■ TO DO: Pictures stay out of your copy, but everything else in the records below must be repeated exactly.
..........
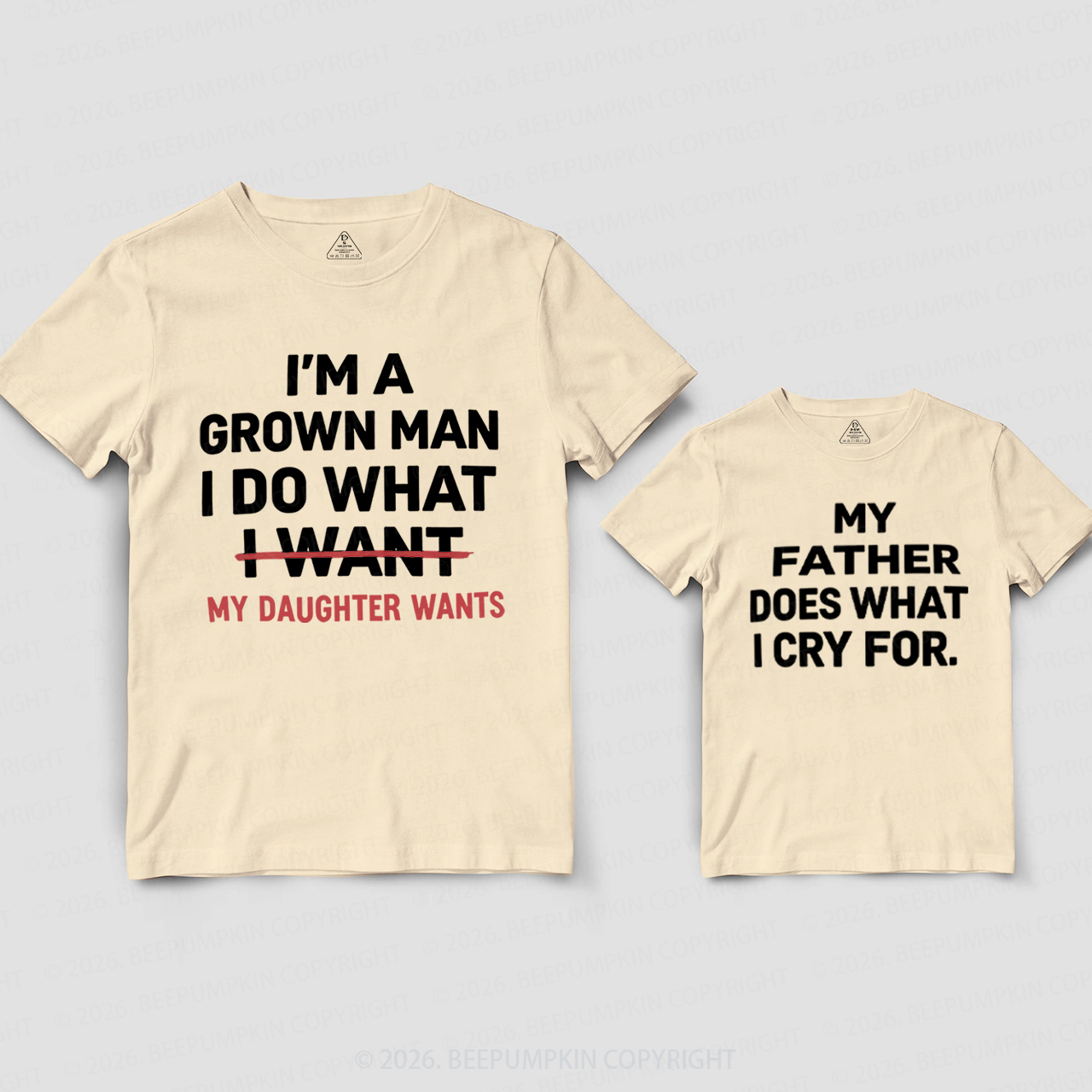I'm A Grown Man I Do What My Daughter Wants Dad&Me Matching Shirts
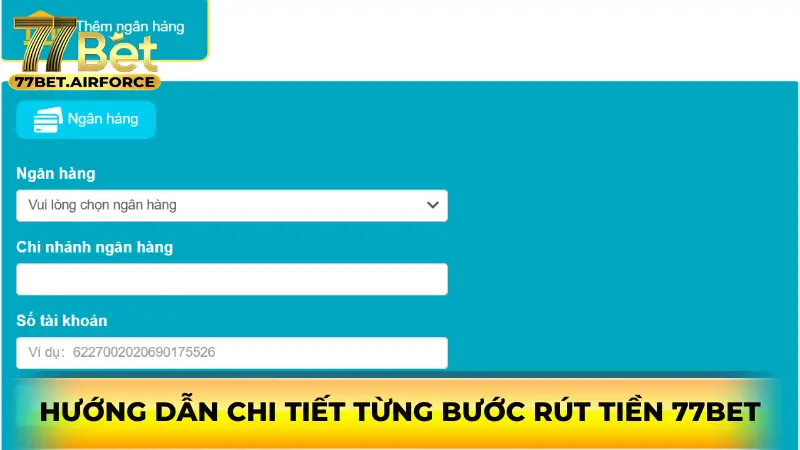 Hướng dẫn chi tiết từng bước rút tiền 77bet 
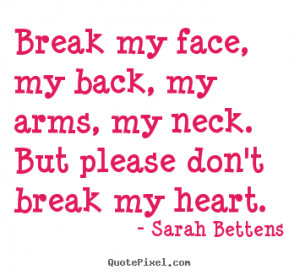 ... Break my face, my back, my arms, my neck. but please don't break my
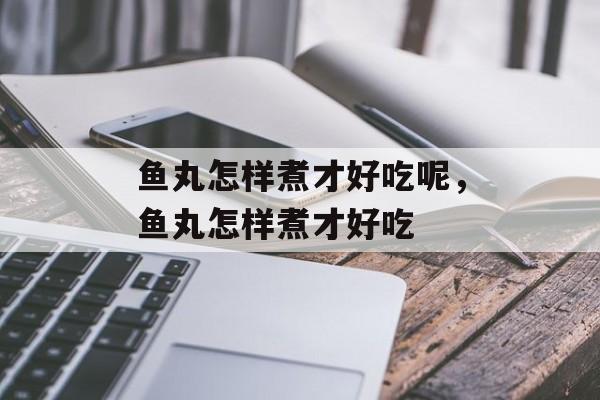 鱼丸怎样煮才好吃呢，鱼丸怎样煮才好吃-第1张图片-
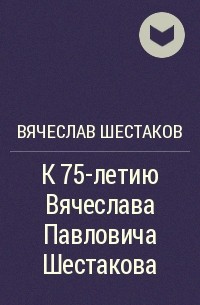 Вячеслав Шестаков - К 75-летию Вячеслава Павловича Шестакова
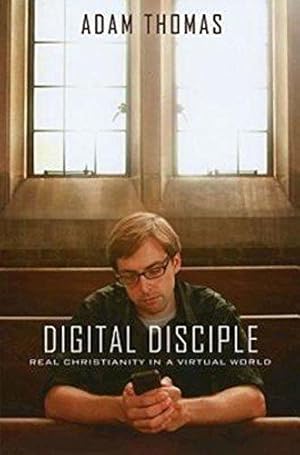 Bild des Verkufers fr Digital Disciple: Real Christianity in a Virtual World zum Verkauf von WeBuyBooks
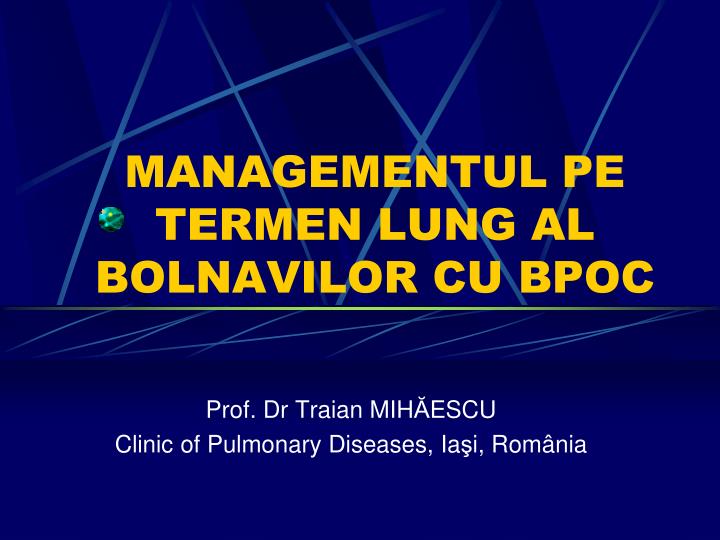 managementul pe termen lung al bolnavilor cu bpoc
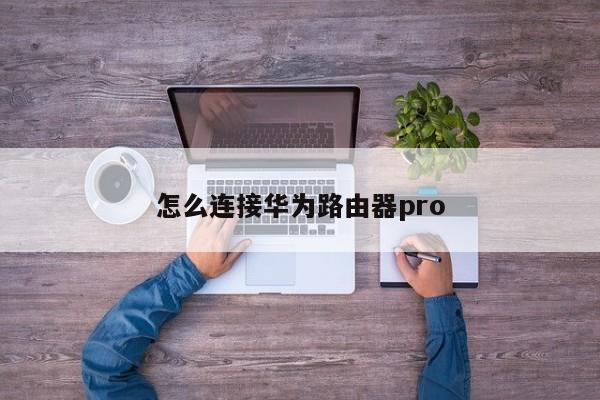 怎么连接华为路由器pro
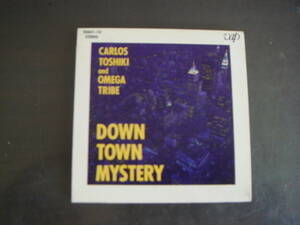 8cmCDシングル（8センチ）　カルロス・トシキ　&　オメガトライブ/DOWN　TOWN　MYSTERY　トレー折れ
..........
■ THE COMPLETED TASK:
I'm A Grown Man I Do What My Daughter Wants Dad&Me Matching Shirts
 Hướng dẫn chi tiết từng bước rút tiền 77bet 
 ... Break my face, my back, my arms, my neck. but please don't break my
 鱼丸怎样煮才好吃呢，鱼丸怎样煮才好吃-第1张图片-
 Вячеслав Шестаков - К 75-летию Вячеслава Павловича Шестакова
 Bild des Verkufers fr Digital Disciple: Real Christianity in a Virtual World zum Verkauf von WeBuyBooks
 managementul pe termen lung al bolnavilor cu bpoc
 怎么连接华为路由器pro
 8cmCDシングル（8センチ）　カルロス・トシキ　&　オメガトライブ/DOWN　TOWN　MYSTERY　トレー折れ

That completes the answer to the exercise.